Written exercise :: Copy the stretch of the text on Piccard's stratosphere balloon from "THE first man" through "of stratospheric research.", changing "assistant" to "companion".

Given text ::
__________

THE GONDOLA OF THE BALLOON in which Professor Piccard ascended into the stratosphere was hermetically sealed. This was an innovation in the history of ballooning. Past experience had shown that oxygen masks and pressure suits had their possibilities, but Piccard wished to be bodily transported, with his normal supply of air and in his normal surroundings, into a region where life would ordinarily be impossible. All stratosphere ascents by balloon since Piccard’s first attempt have been made in hermetically sealed gondolas.
THE first man to enter the stratosphere in a balloon and to return alive was Professor Auguste Piccard, Swiss Professor of Physics at the University of Brussels. On May 27, 1931, he and his assistant, Paul Kipfer, reached a height of 51,775 feet - nearly ten miles - and laid one of the foundations of stratospheric research.
Professor Piccard had been carrying out cosmic ray investigations for some time in his laboratory in Brussels, and, having realized that these rays came from outer space, he was attracted by the idea of studying them at closer quarters. He wished to study them at a point where they would have penetrated only one-tenth of the Earth’s atmosphere. Calculations led him to believe that this point would be reached at an altitude of about ten miles.
At the time, the official altitude record was held by an aeroplane which had attained a height of 43,166 feet, but Piccard decided to use a balloon. This would allow him to carry certain delicate instruments which would not have given reliable results inside an aeroplane.
The design of a suitable balloon, from the mathematical and scientific point of view, offered no insurmountable difficulties. It was largely a matter of obtaining the correct relation between the balloon’s capacity and the weight to be lifted. One feature came into play, however, which did not concern the designers of balloons for normal purposes. This was the fact that, because of the exceedingly low pressure which would be encountered, the gas within the balloon would expand, at great heights, to about ten times its normal volume at sea level. Thus, a balloon was required of great size which would rise from the ground when filled with hydrogen of only about one-fifth of its eventual volume. Then, in the upper atmosphere, the reduced pressure and the heating effect of the sun would cause the gas to expand, and would give the balloon extra lifting power which would carry it upwards for several miles. The balloon would be pear-shaped at the start and spherical at its upper limit, where an excess of gas could be allowed to escape through the normal valves and controls.
The real innovation introduced by Professor Piccard was the hermetically sealed gondola in which the ascent was made. Past experience had shown that oxygen masks and pressure suits had their possibilities, but Piccard wanted to remain in his normal surroundings and to be bodily transported, with his normal supply of air, into a region in which life would ordinarily be impossible.
The hermetically sealed gondola was an innovation in the history of ballooning, but all the stratosphere balloon flights made since Piccard’s first ascent have been made on the Piccard system.

__________

Dataset content ::
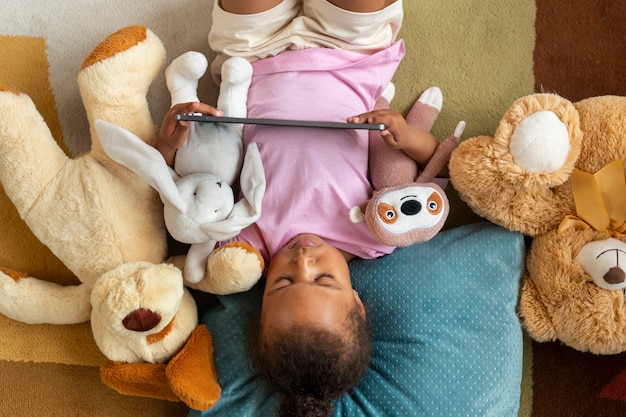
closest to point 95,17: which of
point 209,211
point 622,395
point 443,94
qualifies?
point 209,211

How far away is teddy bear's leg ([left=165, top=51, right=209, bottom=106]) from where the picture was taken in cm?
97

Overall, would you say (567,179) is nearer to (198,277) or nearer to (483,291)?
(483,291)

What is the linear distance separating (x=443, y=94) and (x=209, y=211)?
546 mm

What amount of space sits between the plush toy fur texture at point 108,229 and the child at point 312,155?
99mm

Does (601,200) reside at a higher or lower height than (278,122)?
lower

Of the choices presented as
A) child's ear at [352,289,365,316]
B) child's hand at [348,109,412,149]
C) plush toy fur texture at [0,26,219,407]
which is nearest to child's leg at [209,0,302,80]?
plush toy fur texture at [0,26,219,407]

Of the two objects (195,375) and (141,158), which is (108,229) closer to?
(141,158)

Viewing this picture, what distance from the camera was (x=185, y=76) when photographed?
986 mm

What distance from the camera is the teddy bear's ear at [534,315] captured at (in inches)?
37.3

__________

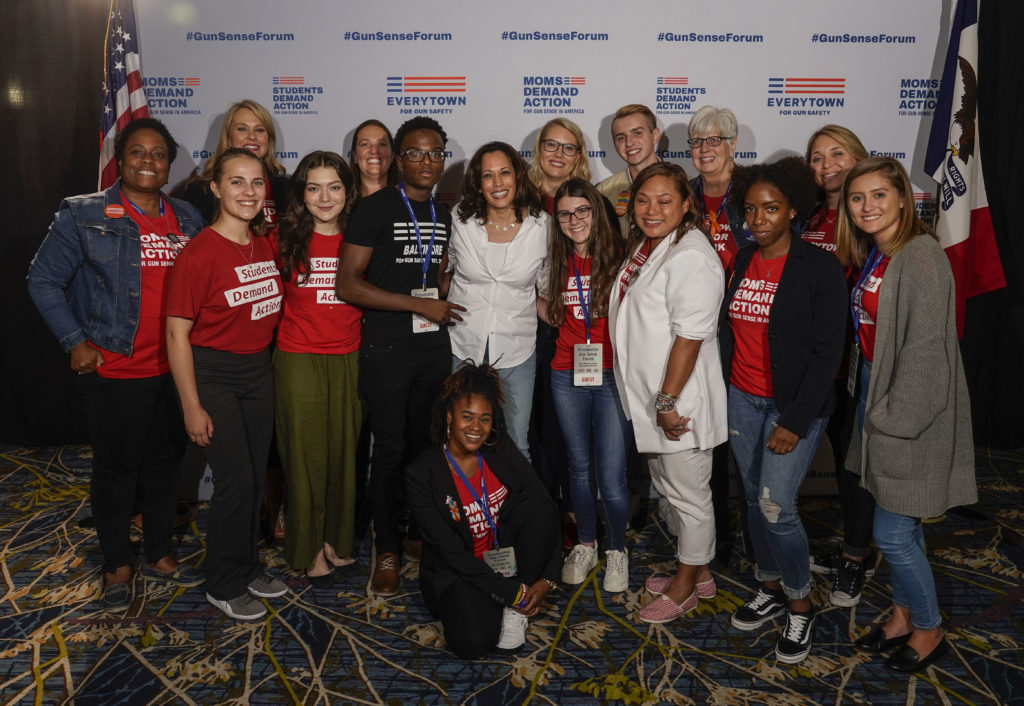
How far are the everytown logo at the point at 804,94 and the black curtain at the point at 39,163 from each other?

__________

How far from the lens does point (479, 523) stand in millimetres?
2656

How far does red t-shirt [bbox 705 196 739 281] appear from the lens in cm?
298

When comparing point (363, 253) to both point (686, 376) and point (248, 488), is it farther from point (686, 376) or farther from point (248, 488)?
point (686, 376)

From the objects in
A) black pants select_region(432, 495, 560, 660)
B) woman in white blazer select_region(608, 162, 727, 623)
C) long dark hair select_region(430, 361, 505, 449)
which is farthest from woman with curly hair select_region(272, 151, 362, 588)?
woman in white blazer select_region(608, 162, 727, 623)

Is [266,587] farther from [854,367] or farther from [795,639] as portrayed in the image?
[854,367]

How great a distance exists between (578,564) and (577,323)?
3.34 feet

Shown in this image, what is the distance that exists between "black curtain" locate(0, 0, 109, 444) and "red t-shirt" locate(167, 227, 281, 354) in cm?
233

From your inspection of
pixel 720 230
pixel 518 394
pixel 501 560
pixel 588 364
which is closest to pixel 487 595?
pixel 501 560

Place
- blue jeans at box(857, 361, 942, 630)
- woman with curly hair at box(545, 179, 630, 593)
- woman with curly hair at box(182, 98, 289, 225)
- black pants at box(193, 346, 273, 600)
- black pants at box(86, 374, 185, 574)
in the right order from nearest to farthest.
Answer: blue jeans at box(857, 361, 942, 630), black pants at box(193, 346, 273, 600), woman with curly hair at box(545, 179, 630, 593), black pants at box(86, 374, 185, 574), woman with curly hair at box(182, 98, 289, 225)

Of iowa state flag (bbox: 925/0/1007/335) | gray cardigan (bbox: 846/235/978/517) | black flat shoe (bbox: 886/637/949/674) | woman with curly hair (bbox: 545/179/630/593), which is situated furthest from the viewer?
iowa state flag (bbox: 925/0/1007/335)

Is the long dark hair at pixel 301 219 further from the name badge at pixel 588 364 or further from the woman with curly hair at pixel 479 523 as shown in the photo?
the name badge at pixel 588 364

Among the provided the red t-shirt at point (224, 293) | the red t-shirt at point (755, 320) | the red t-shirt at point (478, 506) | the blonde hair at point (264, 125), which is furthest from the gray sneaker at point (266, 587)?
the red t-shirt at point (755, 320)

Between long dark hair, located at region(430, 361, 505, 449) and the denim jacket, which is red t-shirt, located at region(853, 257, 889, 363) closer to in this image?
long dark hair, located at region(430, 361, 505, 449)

__________

Task solution ::
THE first man to enter the stratosphere in a balloon and to return alive was Professor Auguste Piccard, Swiss Professor of Physics at the University of Brussels. On May 27, 1931, he and his companion, Paul Kipfer, reached a height of 51,775 feet - nearly ten miles - and laid one of the foundations of stratospheric research.